Data segment:
______________________________

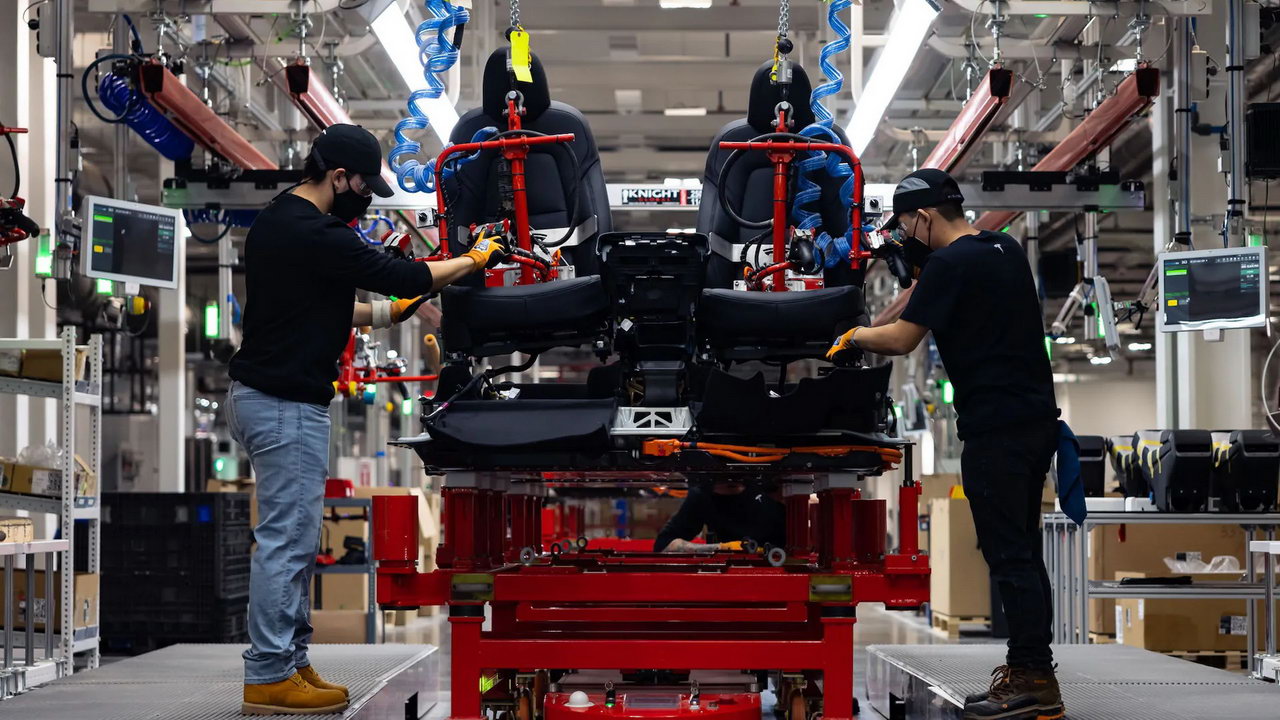 Куда уйдет рекордная прибыль: в этом году Tesla не представит ни одной новинки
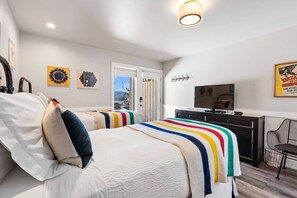 4 bedrooms, iron/ironing board, free WiFi, bed sheets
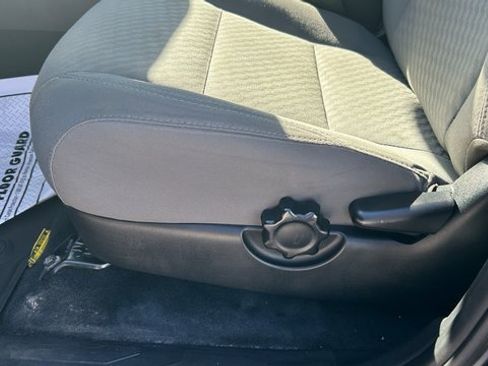 Used 2021 Toyota Tacoma SR image 20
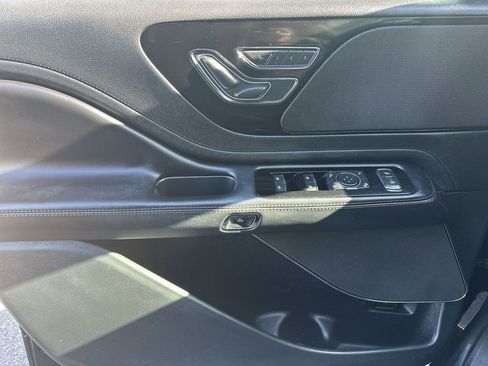 Used 2021 Lincoln Aviator 2WD w/ Class IV Trailer Tow Package image 30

______________________________

What the task asks: Repeat the listing word for word. Leave images out.

Response to this exercise:
 Куда уйдет рекордная прибыль: в этом году Tesla не представит ни одной новинки
 4 bedrooms, iron/ironing board, free WiFi, bed sheets
 Used 2021 Toyota Tacoma SR image 20
 Used 2021 Lincoln Aviator 2WD w/ Class IV Trailer Tow Package image 30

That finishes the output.